It’s October and soon Old Man Winter will be arriving. Are you prepared?
I don’t mean is your house winterized or have you pulled out your winter clothes from the attic, but is your garden ready for the cold blast we are about to get?
As we don’t have a delete button for winter it is time to do a little work to prepare your garden for winter. By preparing your garden you will be protecting it from the potential harm the cold can do to your plants. Things like watering, fertilizing, pruning, cleaning up, and mulching will make the difference between a garden that just survives and one that thrives come spring.
Winter is my excuse for drinking more tea and like me the plants need more fluids in the winter. A major cause of winter damage is a lack of water.
Plants need water even through the winter months. Deep watering so that there is moisture below the frost line will help to ensure your plants’ survival.
If you have clay soil that means slow watering over a longer period so that the water is absorbed.
Remember that if the winter is drier than usual, you will need to water once a month to maintain your plants.
Fertilizing? Maybe So
Most of your garden should have already been fertilized during the spring or late summer when the plants actively use the nutrients the fertilizer provides.
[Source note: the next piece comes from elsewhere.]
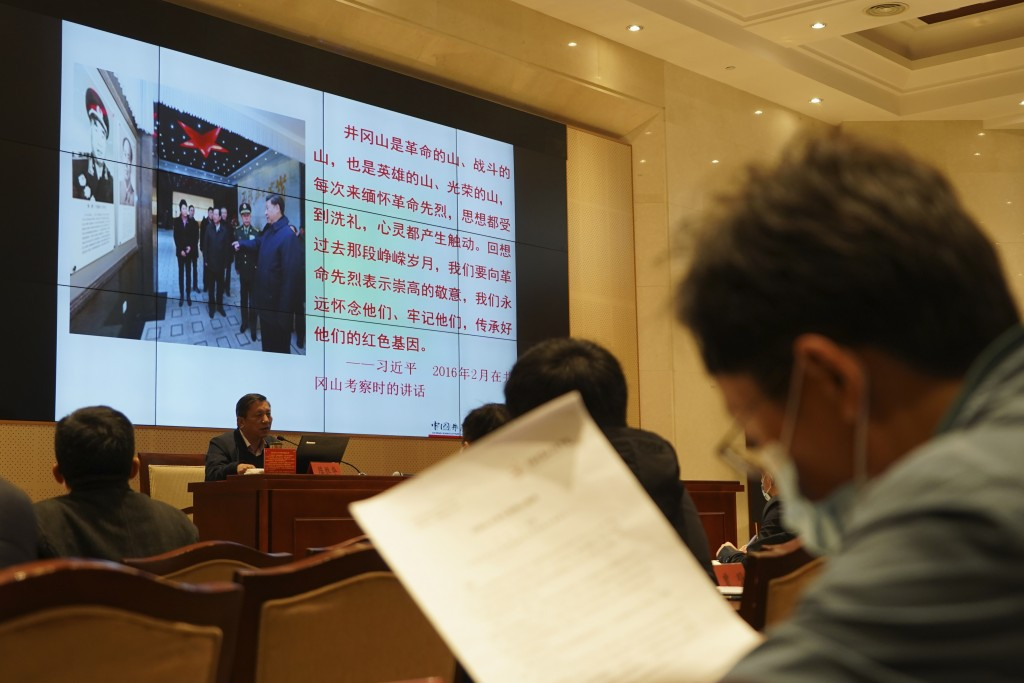 A lecturer conducts a class for students at the China Executive Leadership Academy in Jinggangshan in southeastern China's Jiangxi Province, on April ...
However, if your plants are looking a little stressed or your soil test indicates a deficiency, then you can do a fall application of fertilizer.
You would apply a low nitrogen fertilizer after the first frost but before the first freeze. This will help prevent winter damage.
Pruning: Yes & N0
Winter is when you want to do most of your pruning. Remove any dead, broken, insect-infested or diseased limbs.
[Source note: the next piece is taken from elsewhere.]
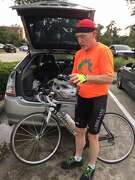 Randall Cade, an avid cyclist in The Woodlands, prepares for a ride with columnist Mike Snyder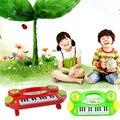 MÚSICA PARA BEBÉS NIÑOS de DIBUJOS ANIMADOS PIANO ELECTRÓNICO DEL TECLADO de PIANO ÓRGANO EDUCATIVO JUGUETE de INSTRUMENTOS MUSICALES de COLOR AL AZAR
Don’t put these limbs in your compost as many diseases and insects can survive the winter.
Don’t remove limbs from newly planted trees. Save the drastic pruning for the next winter.
Cleaning? Not So Much
Most gardens are spent by this time of year. Many people go through their gardens cutting back all the perennials. Cutting back should be kept to a minimum. This is not necessary unless the plant is diseased.
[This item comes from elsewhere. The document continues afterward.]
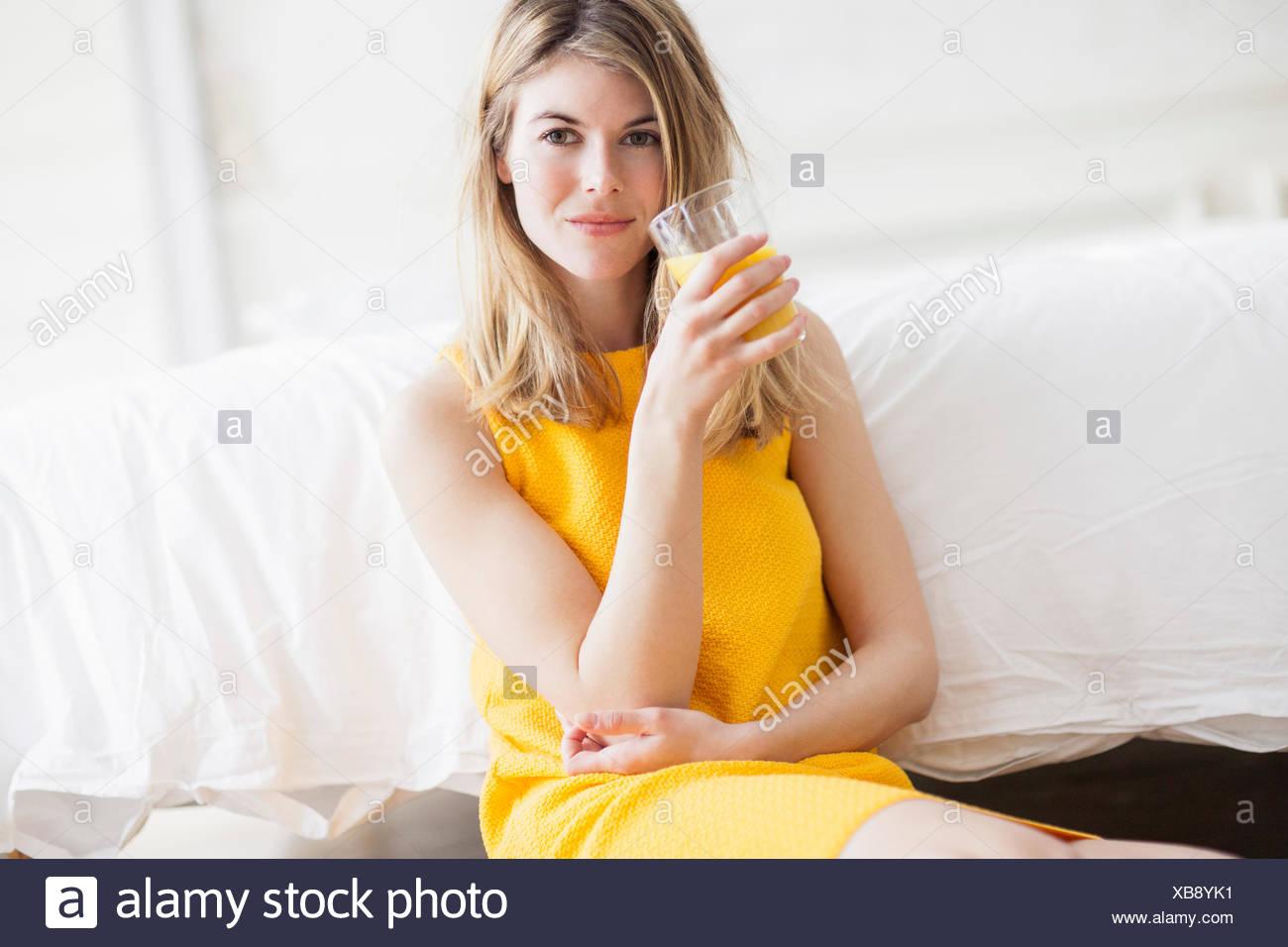 Donna di bere succo di arancia Immagini Stock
Leaving the stalks and seed heads is both beneficial to the plants and the wild life. Clean up but leave as much of the plant as you can (making sure to remove infested debris).
This is also a good time to weed. The weed may look like it is dead, but its roots are not.
Once the garden has been cleaned up you can see which plants are overgrown and need dividing. This is a good time to divide and plant perennials, before the frost.
Mulch – Later
Mulching is like putting on that winter sweater that covers you up and keeps you warm. It covers up the soil and helps to maintain soil temperature.
But a frost/thaw cycle can be more damaging to your plants than a solid winter blast. The mulch may warm up the ground so much that it promotes plant growth. So, wait until the first frost to mulch. A 3 to 4 inch layer of mulch also helps to keep your plants from heaving up out of the ground.
Avoid piling your mulch volcano style around trees. This promotes insect infestations and may even allow them to over winter. It also can promote rot.
With a little work in the fall and then in the winter, you can thwart Old Man Winter and have a thriving garden in the spring. Remember: each season brings its own joy in the garden. To appreciate the beauty of a snowflake, you have to stand out in the cold.